Healdsburg — Fierce winds fanning Californian wildfires are expected to abate on Monday, giving firefighters a chance to corral blazes that have scorched swathes of the picturesque wine country in the north and neighbourhoods near Los Angeles in the south.
But forecasters from the National Weather Service (NWS) said high winds would return later in the week and could be the strongest so far in 2019 in the south of the state.
“Most of the high-wind and red-flag warnings in the north expire about 11am today,” said Marc Chenard, a forecaster at the NWS’s Weather Prediction Centre.
“Right now there are gusts of 35-55 mph,” he said on Monday. “But those will abate at midday. They’re going to get a break.”
In the south, winds will abate a little later in the afternoon, he said.
“But late Tuesday through Thursday the winds are back, and in some areas can be more extreme than before,” he said. “We have the potential for the strongest Santa Ana (southern) winds of the year.”
Wind gusts can be 50-60 mph, with some significantly higher, he said. “It’s going to be bad.”
The northern California wine country has borne the brunt of the fires, with 21,756ha burnt and 190,000 people evacuated in the so-called Kincade fire.
Only about 5% of that fire was contained early on Monday after crews lost ground against the wind-driven wildfire a day earlier.
About 3,000 people were battling the Kincade fire, the worst of more than a dozen major blazes that have damaged or destroyed nearly 400 structures and prompted governor Gavin Newsom to declare a statewide emergency.
“All hands are focusing on the Kincade,” Newsom told reporters after meeting residents at an evacuation centre in the Sonoma County city of Petaluma, calling the blaze “the most stubborn challenge we face”.
Investigators have not yet said what they believed caused the blaze, though it ignited near a broken wire on a Pacific Gas & Electric transmission tower.
High wind forecasts prompted utility Pacific Gas & Electric to shut off power to about 940,000 customers in 43 counties on Saturday night to guard against the risk of touching off wildfires.
But the company expects to issue a weather “all clear” for safety inspections and restoration work to begin early on Monday morning for Northern Sierras and North Coast, the company announced early on Monday.
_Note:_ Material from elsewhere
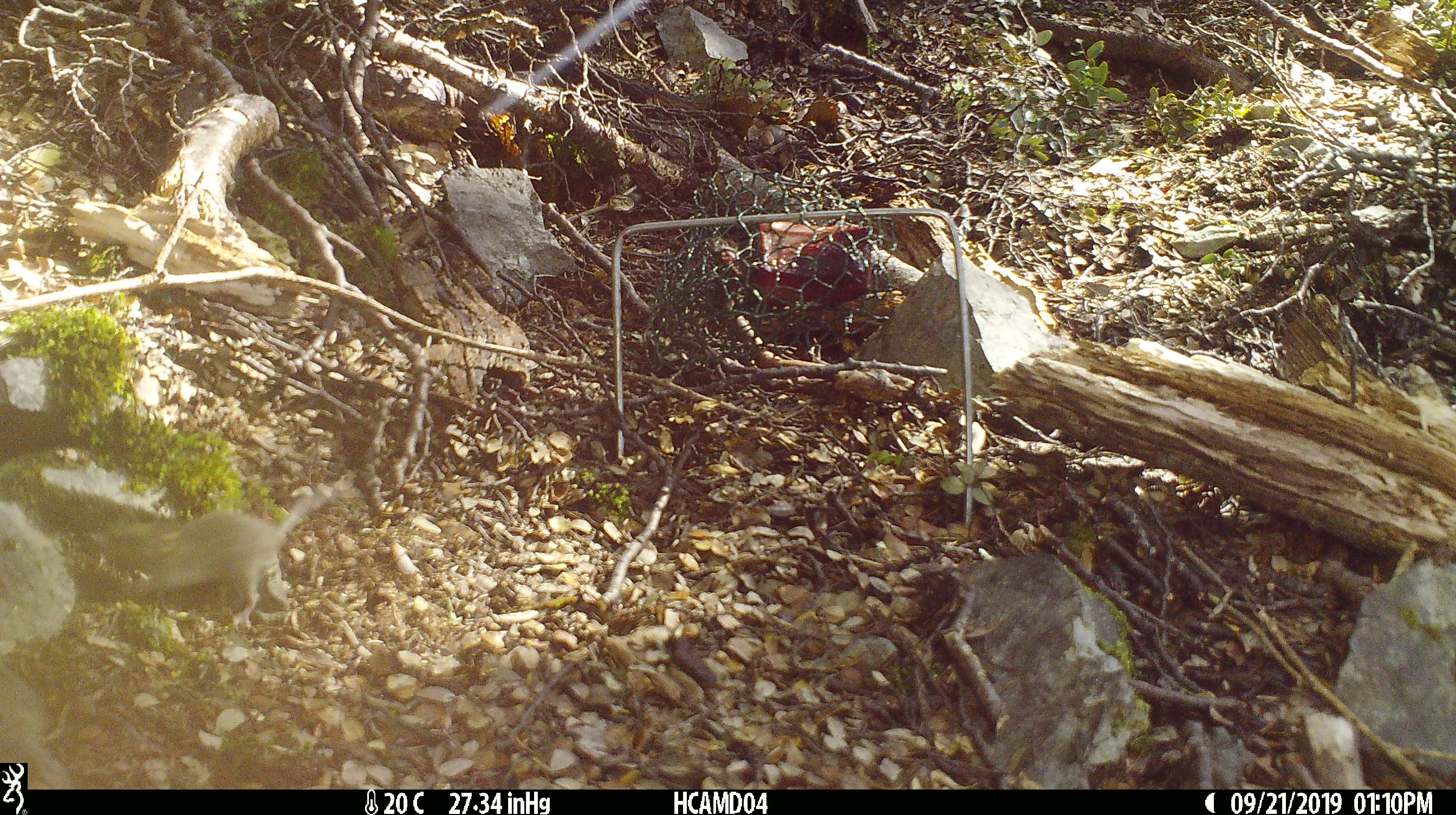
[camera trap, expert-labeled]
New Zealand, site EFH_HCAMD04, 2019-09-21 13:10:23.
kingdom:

The governor has been sharply critical of Pacific Gas & Electric, saying corporate greed and mismanagement kept it from upgrading its infrastructure while wildfire hazards have steadily worsened over the past decade. Pacific Gas & Electric, which filed for bankruptcy in January citing billions of dollars in civil liabilities from deadly wildfires sparked by its equipment in 2017 and 2018, says it has since remedied problems experienced with its website and customer call centre.
Newsom said crews had largely “gotten their arms around” the Tick fire near the city of Santa Clarita, about 56km north of downtown Los Angeles, which has charred 1,868ha and destroyed 22 structures since Thursday.
Most of the more than 40,000 residents ordered to evacuate were allowed to return home by Saturday afternoon, the county fire department said.